Die Menschen hinter der Geschichte
Die Schweiz will dies während ihrer Präsidentschaft unter anderem mit der neu entwickelten App «Fliehen vor dem Holocaust» tun. In der digitalen Anwendung können die Nutzer in das Leben von vier Verfolgten eintauchen. Deren Schicksale werden anhand zahlreicher Multimedia-Tools mit Leben gefüllt und greifbar.
«Wir müssen die Sprache der Jugend sprechen und ihre Kommunikationswege nutzen», begründete der EDA-Botschafter das Projekt. «Persönliche Zeugnisse erinnern uns an die Menschen hinter der Geschichte», so Bättig. Die App vereint zugleich anschaulich die drei Schwerpunkte der Schweizer Präsidentschaft: Bildung, Jugend und soziale Medien.

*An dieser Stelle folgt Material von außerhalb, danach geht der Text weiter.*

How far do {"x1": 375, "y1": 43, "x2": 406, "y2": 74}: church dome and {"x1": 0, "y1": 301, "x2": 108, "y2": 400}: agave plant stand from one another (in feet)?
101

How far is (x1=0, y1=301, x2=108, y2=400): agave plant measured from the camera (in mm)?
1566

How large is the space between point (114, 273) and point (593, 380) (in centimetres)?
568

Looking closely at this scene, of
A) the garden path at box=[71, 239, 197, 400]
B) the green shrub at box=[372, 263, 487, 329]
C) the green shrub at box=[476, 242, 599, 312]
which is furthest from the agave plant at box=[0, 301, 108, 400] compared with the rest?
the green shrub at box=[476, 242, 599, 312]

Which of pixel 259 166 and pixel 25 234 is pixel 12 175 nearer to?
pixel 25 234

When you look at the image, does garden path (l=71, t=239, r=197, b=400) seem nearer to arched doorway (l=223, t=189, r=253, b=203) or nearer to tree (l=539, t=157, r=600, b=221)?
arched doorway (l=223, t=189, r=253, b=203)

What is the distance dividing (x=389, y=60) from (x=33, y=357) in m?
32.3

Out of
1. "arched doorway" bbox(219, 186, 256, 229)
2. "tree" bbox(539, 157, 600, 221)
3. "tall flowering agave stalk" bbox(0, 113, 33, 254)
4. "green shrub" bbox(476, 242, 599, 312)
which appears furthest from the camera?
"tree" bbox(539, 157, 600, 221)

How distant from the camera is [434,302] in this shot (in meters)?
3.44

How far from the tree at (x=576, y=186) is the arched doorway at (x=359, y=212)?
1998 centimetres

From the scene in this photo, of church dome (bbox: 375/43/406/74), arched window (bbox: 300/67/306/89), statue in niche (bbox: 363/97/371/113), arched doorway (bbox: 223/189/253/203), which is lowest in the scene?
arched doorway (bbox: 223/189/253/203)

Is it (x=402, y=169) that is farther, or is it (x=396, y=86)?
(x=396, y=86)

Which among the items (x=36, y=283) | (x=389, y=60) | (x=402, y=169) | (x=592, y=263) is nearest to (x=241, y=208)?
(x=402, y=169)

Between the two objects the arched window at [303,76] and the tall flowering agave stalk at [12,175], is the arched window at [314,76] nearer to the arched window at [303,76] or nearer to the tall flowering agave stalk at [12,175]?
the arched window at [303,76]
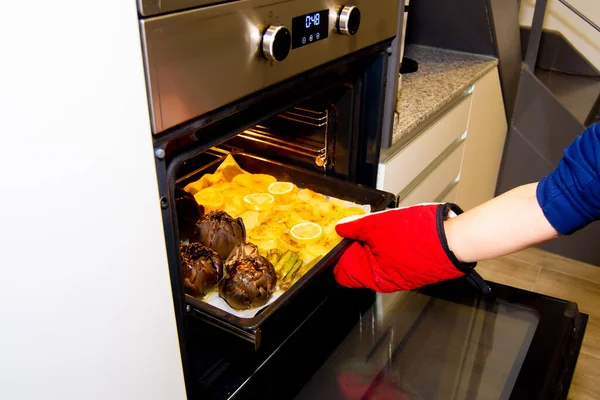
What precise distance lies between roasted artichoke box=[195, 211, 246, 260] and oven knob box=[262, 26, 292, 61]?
37 centimetres

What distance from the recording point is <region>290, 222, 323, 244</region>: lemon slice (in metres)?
1.05

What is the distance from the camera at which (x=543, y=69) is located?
8.87 feet

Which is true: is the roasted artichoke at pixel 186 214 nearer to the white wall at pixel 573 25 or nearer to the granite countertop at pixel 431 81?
the granite countertop at pixel 431 81

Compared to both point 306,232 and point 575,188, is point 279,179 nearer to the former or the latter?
point 306,232

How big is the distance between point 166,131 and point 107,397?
1.08 ft

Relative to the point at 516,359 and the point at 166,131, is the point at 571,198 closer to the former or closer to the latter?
the point at 516,359

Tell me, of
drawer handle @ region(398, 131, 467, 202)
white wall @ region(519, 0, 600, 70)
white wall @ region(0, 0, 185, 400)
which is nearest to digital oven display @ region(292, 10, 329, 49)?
white wall @ region(0, 0, 185, 400)

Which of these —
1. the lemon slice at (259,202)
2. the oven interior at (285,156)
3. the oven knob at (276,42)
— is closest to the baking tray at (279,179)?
the oven interior at (285,156)

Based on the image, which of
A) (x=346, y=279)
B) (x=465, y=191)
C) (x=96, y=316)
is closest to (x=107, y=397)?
(x=96, y=316)

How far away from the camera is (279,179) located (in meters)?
1.29

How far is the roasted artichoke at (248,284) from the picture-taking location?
86cm

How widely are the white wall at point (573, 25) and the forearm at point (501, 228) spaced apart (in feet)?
6.97

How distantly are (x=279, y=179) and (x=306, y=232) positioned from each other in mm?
247

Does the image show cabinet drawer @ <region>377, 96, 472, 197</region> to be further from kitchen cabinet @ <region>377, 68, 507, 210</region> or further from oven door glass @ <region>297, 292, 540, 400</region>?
oven door glass @ <region>297, 292, 540, 400</region>
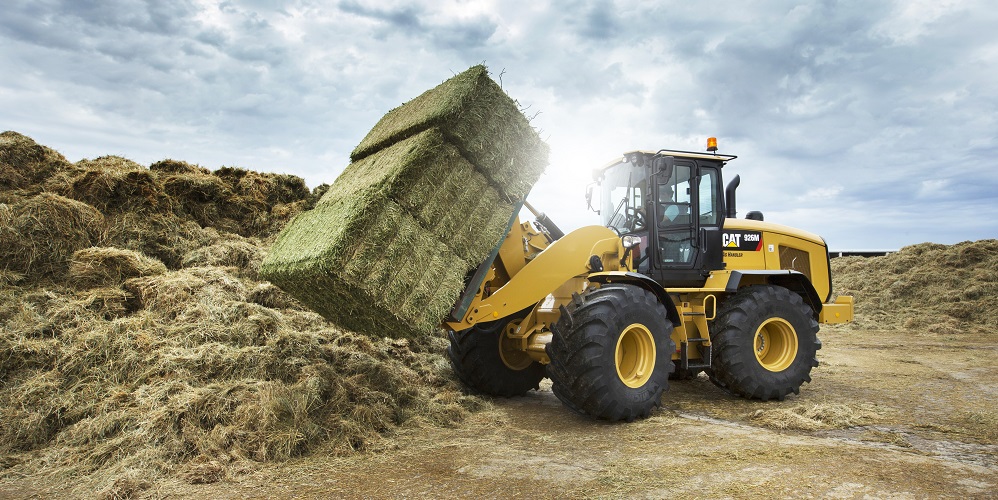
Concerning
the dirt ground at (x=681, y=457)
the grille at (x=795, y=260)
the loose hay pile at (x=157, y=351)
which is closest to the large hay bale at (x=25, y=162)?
the loose hay pile at (x=157, y=351)

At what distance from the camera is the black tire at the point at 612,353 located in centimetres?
575

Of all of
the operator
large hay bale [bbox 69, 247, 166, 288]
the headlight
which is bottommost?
large hay bale [bbox 69, 247, 166, 288]

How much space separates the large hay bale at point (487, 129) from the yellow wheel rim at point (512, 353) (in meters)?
2.20

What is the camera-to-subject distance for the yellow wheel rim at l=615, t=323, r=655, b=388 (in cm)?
620

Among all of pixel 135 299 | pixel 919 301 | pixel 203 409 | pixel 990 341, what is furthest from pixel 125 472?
pixel 919 301

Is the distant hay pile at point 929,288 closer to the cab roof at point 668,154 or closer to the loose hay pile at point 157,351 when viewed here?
the cab roof at point 668,154

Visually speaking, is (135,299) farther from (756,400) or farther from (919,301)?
(919,301)

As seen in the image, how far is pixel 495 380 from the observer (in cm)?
745

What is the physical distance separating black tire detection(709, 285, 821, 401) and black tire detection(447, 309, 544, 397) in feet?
7.63

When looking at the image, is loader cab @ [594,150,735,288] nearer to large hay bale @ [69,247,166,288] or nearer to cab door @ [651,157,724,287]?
cab door @ [651,157,724,287]

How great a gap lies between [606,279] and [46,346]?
18.2ft

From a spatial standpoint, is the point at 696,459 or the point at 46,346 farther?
the point at 46,346

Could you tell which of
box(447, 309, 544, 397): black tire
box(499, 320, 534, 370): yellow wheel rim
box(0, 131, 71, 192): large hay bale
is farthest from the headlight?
box(0, 131, 71, 192): large hay bale

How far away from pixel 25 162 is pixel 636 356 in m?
8.74
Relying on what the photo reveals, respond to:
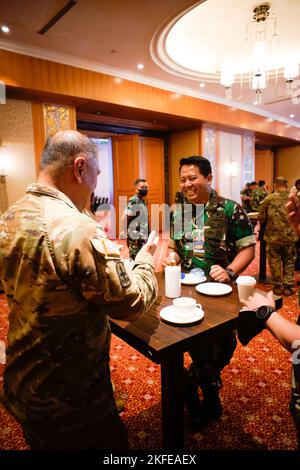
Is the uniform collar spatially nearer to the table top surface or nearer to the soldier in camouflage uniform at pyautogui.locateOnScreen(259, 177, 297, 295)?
the table top surface

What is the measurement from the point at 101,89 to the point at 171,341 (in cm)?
532

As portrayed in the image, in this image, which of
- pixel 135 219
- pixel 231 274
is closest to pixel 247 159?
pixel 135 219

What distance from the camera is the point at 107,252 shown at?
0.88m

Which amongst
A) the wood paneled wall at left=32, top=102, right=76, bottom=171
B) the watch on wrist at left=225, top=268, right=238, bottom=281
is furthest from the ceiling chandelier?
the watch on wrist at left=225, top=268, right=238, bottom=281

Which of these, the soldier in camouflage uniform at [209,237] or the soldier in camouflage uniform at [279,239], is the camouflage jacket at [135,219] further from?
the soldier in camouflage uniform at [209,237]

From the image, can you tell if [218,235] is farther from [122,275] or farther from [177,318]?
[122,275]

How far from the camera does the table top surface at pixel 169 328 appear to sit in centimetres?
111

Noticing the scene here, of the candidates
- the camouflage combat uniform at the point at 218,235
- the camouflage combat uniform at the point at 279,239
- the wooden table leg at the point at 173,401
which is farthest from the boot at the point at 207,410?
the camouflage combat uniform at the point at 279,239

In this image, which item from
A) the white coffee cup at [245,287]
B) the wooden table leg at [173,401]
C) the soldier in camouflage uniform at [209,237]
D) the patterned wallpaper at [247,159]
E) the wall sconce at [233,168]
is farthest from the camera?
the patterned wallpaper at [247,159]

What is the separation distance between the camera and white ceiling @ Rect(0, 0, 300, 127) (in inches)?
138

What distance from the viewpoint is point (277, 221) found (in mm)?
4117

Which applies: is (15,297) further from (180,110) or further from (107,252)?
(180,110)

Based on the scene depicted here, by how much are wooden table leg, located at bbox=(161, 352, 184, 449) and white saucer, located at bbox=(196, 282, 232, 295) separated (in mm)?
448

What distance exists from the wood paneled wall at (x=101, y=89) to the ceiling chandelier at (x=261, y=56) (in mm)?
1473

Darüber hinaus wird die Schweiz im kommenden Jahr zwei Plenarsitzungen der IHRA in Bern und Genf durchführen, zwei Wanderausstellungen über den Holocaust unterstützen und die Vermittlung des Holocaust im Unterricht fördern.
Das kollektive Gedächtnis
Die IHRA wurde 1998 mit dem Vorsatz gegründet, dass die Erinnerung an den Holocaust nicht aus dem kollektiven Gedächtnis verschwinden darf. Im Jahr 2004 trat die Schweiz der Allianz bei, der sie nun zum ersten Mal für ein Jahr vorsteht.
Als erstes Land richtete sie ein nationales Beratergremium ein, in dem Vertreter des Bildungswesens, jüdischer Verbände, Sinti-und Roma Organisationen und aus der Politik auf nationaler Ebene gemeinsam die Agenda strukturieren und vorantreiben.
Der nun begonnene Schweizer Vorsitz gründe auf den Werten des Landes, betonte Benno Bättig in Berlin. «Die Schweiz hat sich immer für die Wahrung der Menschenrechte eingesetzt.» Auf diesem Fundament wolle man das Gedenken an und die Forschung über den Holocaust weiter wach halten.